■ Activity
From the line that contains "phylum: Chordata" to the end of the records below, copy every line exactly. Both the first and last of these lines count.

■ Records for this task
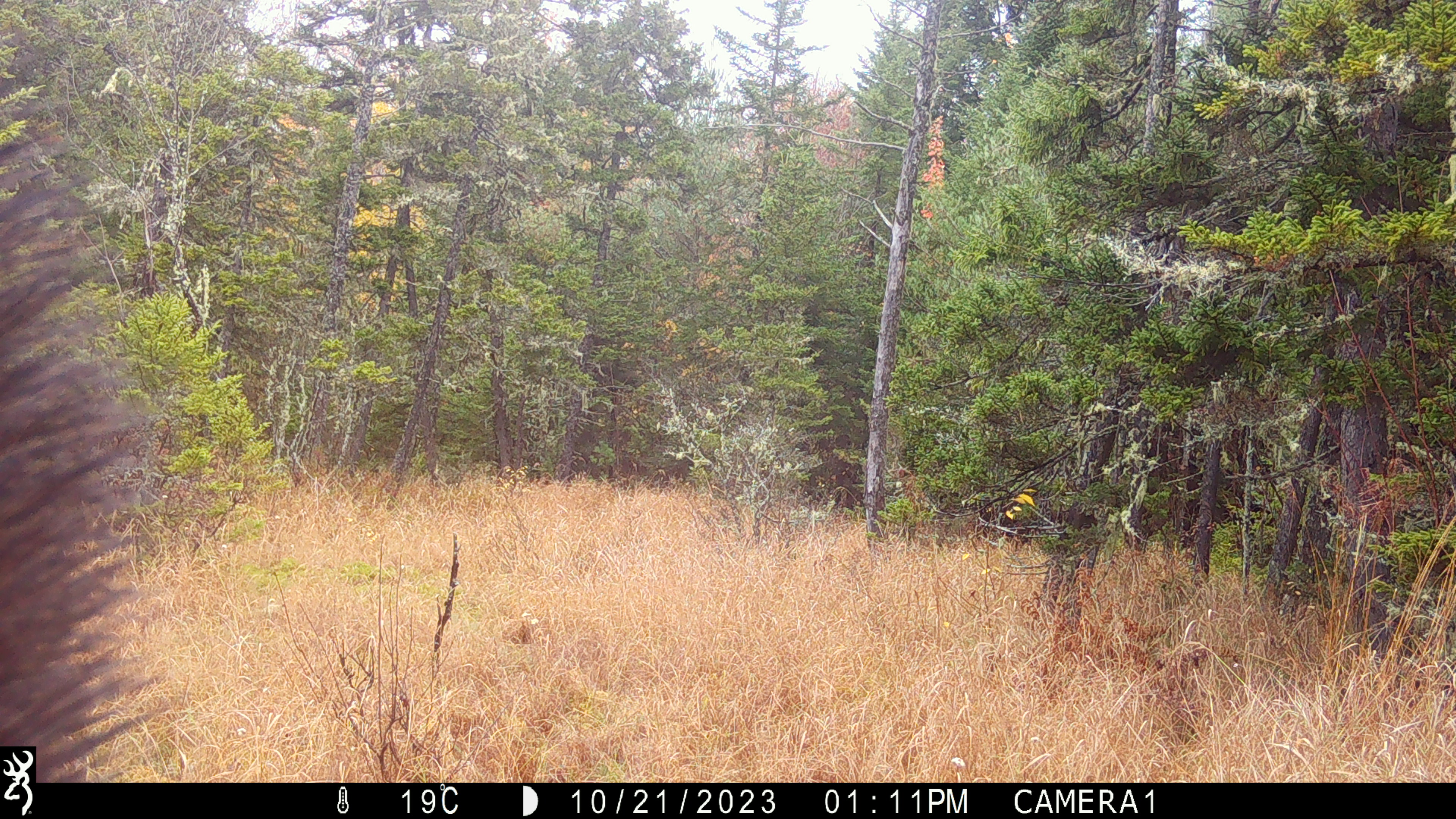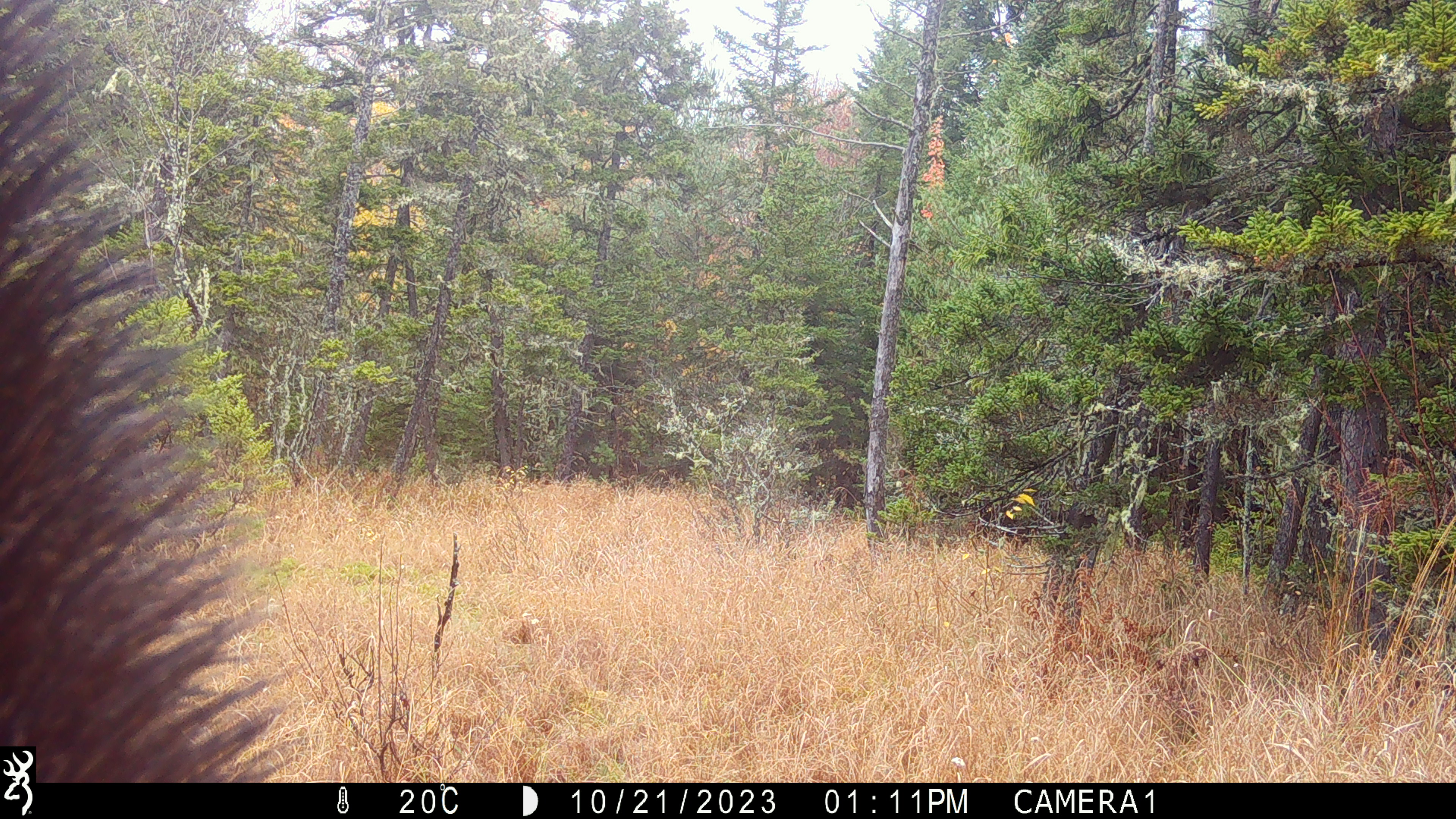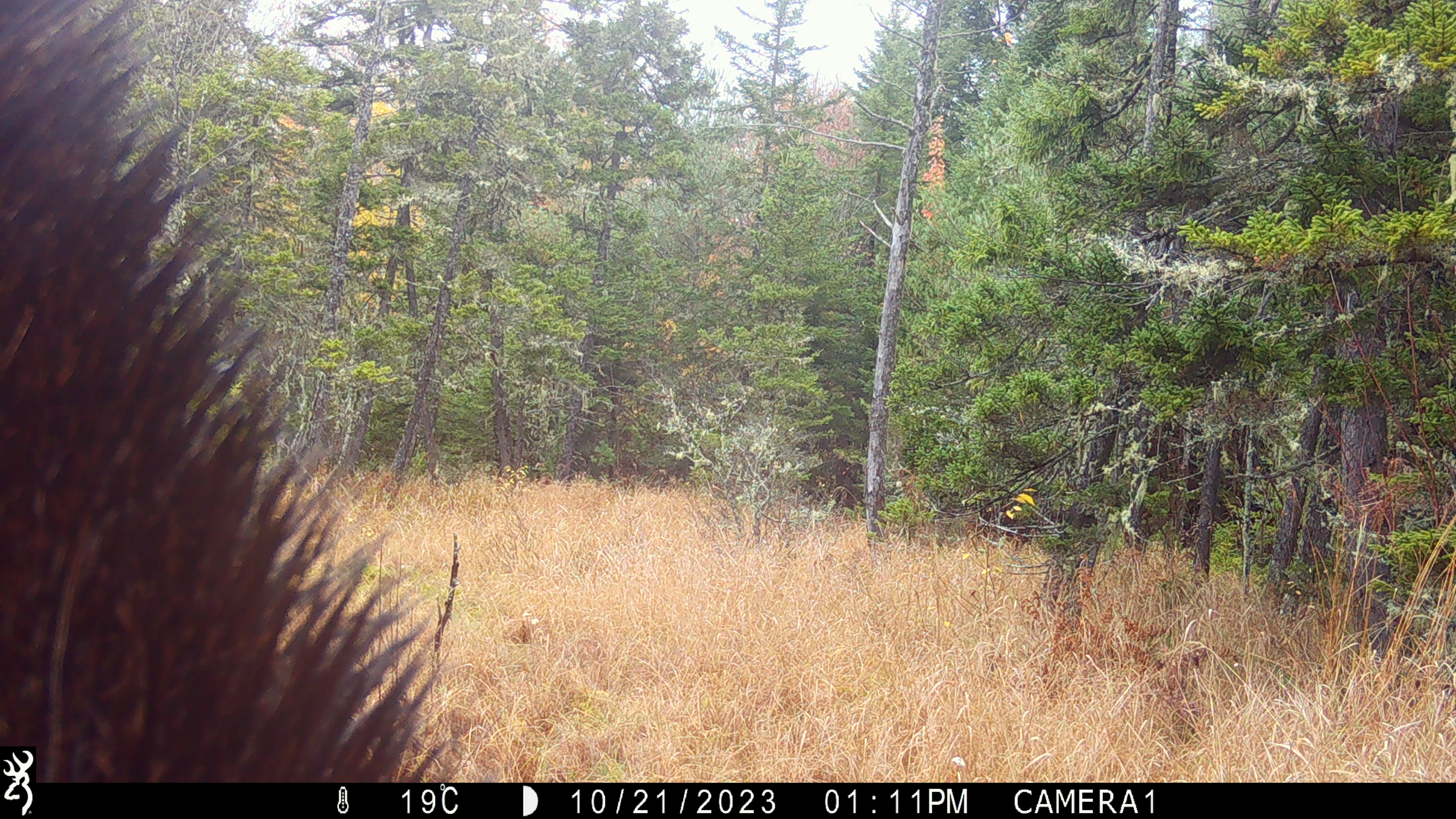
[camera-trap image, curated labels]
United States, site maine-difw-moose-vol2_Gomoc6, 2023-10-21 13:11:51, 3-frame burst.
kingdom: Animalia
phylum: Chordata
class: Mammalia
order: Artiodactyla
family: Cervidae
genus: Alces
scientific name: Alces alces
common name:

■ Solution to the exercise
phylum: Chordata
class: Mammalia
order: Artiodactyla
family: Cervidae
genus: Alces
scientific name: Alces alces
common name:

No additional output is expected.